(Text to read)
• • • • • • •
AutoCAD WS: Moving Forward
Early in 2012 I was wondering where Autodesk were going with two very similar products: Design Review Mobile and AutoCAD® WS. At the time, their functionality and real-world use cases were extremely similar, so I decided to have a good look at it and write a two-part blog series on the differences between the two. This led to two things:
- Sandy Yu (Autodesk 360 Product Manager) contacted me and asked if I would be interested in testing Autodesk 360 mobile prior to its release. That led to the Design & Motion Blog post and an AUGI article reviewing the App.
- I got contacted by the @AutoCAD_WS twitter account asking if I would be interested in interviewing an AutoCAD WS product manager about the product.
So here we are. I set up an interview with one of the AutoCAD WS Product Managers, Ilai Rotbaein who works for Autodesk from Israel. Pretty cool! So let's get cracking.
(Let's just start with a big one.)
Scott: What can you tell us about your future plans? Will your team focus on expanding features or creating new ones?
Ilai: Since we launched AutoCAD WS two years ago, we've made continuous efforts to improve and expand the app’s capabilities with each release. This year you're going to see major improvements in the overall experience, making it easier, smoother and even more enjoyable to use. In addition, as you've seen in previous versions of AutoCAD WS, we are taking our users and their requests very seriously and do our best to provide them with the tools and features they are asking for. This year we'll be delivering quite a few of our users’ popular wish list items, and adding a number of new, exciting tools. Although we can't reveal anything too specific at this point, what I can say is that with this new functionality, users will be able to create, draw, markup, collaborate, and edit like never before.
Scott: What did you and your team take away from the two post series I wrote on Design & Motion?
Ilai: I think that one of the things that really stood out there for me was the confusion between the AutoCAD WS and Autodesk Design Review Mobile apps. We are aware of this matter and are working on improving it to make it as intuitive as possible for a non-CAD user via upcoming features.
• • • • • • •
(Stored data)
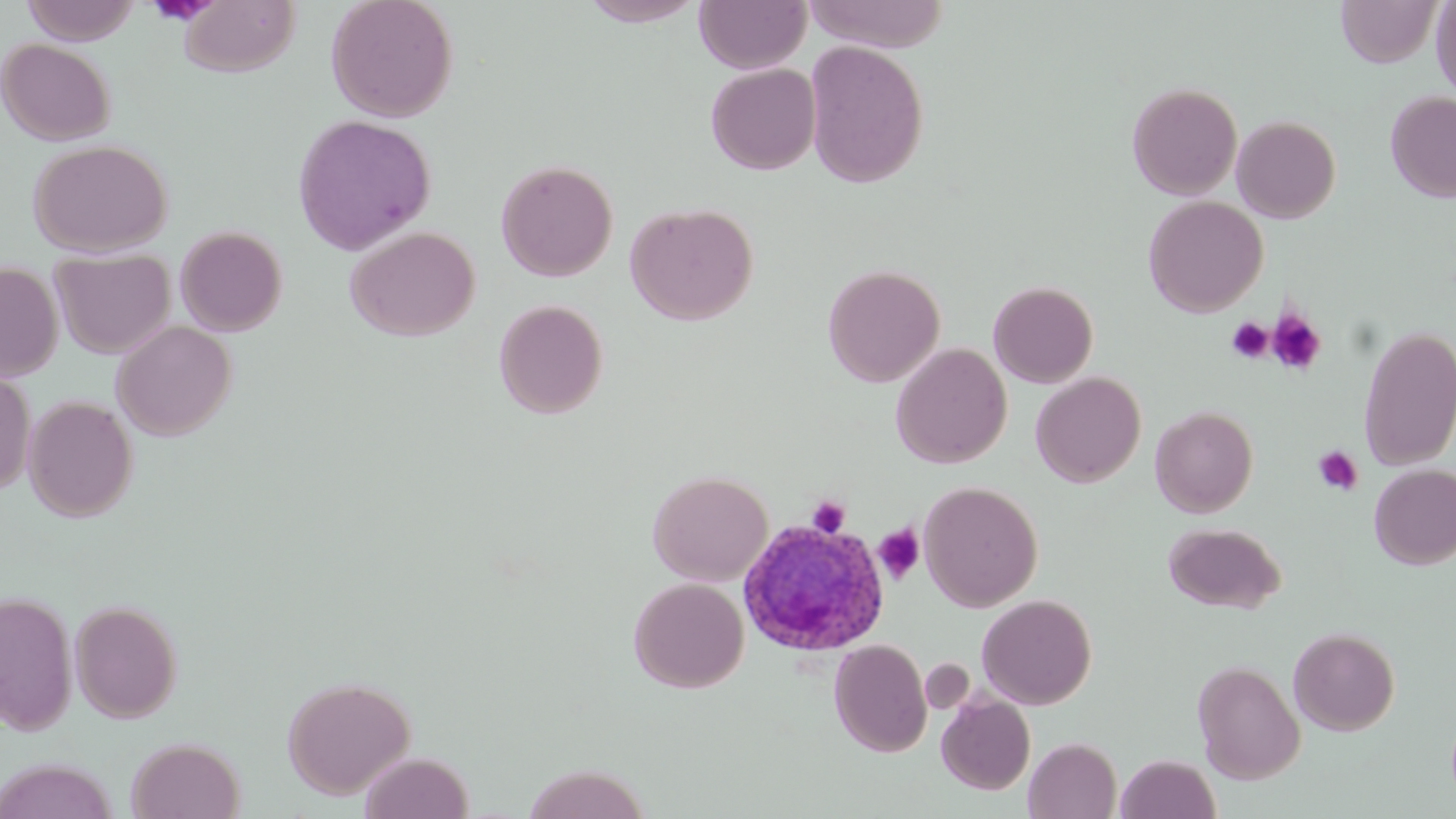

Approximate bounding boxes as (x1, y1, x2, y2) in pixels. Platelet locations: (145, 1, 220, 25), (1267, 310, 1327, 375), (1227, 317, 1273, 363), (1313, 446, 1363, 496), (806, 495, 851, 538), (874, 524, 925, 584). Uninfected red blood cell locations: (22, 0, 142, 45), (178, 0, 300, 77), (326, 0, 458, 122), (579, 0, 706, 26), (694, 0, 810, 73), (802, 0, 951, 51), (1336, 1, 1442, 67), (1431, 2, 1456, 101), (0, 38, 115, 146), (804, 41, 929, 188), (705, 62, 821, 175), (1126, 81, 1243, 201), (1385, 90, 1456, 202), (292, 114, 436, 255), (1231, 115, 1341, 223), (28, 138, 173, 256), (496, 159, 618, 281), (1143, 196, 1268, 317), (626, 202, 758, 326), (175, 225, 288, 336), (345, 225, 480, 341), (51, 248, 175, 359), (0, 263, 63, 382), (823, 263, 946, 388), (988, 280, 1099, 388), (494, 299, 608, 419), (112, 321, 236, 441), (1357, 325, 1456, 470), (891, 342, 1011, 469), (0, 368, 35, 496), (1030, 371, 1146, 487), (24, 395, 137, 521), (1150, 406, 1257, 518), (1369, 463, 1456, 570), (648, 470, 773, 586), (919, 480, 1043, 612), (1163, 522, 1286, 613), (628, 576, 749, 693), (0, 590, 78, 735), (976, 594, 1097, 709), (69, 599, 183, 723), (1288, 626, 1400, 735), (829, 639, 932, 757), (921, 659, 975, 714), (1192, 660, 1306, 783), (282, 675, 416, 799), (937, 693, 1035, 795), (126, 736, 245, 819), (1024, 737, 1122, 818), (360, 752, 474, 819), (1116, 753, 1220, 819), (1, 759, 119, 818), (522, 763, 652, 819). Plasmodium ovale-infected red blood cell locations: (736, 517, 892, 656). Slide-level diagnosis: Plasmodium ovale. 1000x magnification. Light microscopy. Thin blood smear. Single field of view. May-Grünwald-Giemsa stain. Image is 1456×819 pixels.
• • • • • • •
(To do)
**1.** In the AutoCAD WS interview, what product does Sandy Yu manage?
**2.** Go on with the AutoCAD WS interview after its last sentence.
You can set the material aside.

(Responses for each task)
**1.** Autodesk 360.

**2.**
Scott: Why does it appear that AutoCAD WS and Autodesk 360 are being developed separately from one another? Do you plan to integrate them in the future? That is, opening DWGs in WS from 360 and using the Autodesk sign on to log into the AutoCAD WS website?
Ilai: AutoCAD WS and Autodesk 360 share the same backend, so your AutoCAD WS account is also your Autodesk 360 account and all the files stored on your account are available in both services. We are working on integrating those two services more closely together.
Scott: Since everything is touted to go into the cloud and AutoCAD is the most likely CAD application to be first, how will AutoCAD on the cloud affect AutoCAD WS? Or do you guys see WS being AutoCAD in the cloud? It’s likely a number of AutoCAD LT customers would be satisfied with the tools available within AutoCAD WS as it stands.
Ilai: Our current focus is doing what makes sense on that specific platform and providing the best possible solution for our users. AutoCAD WS is our AutoCAD in the cloud today; in the future you might see additional delivery methods of AutoCAD that will be more suitable for the needs of certain customers. What we're seeing today is that our users are increasingly more open to the cloud and the advantages it offers. Our focus is ultimately to provide the best experience possible for AutoCAD users regardless of the platform they’re accessing it from, whether it’s web, mobile or the desktop.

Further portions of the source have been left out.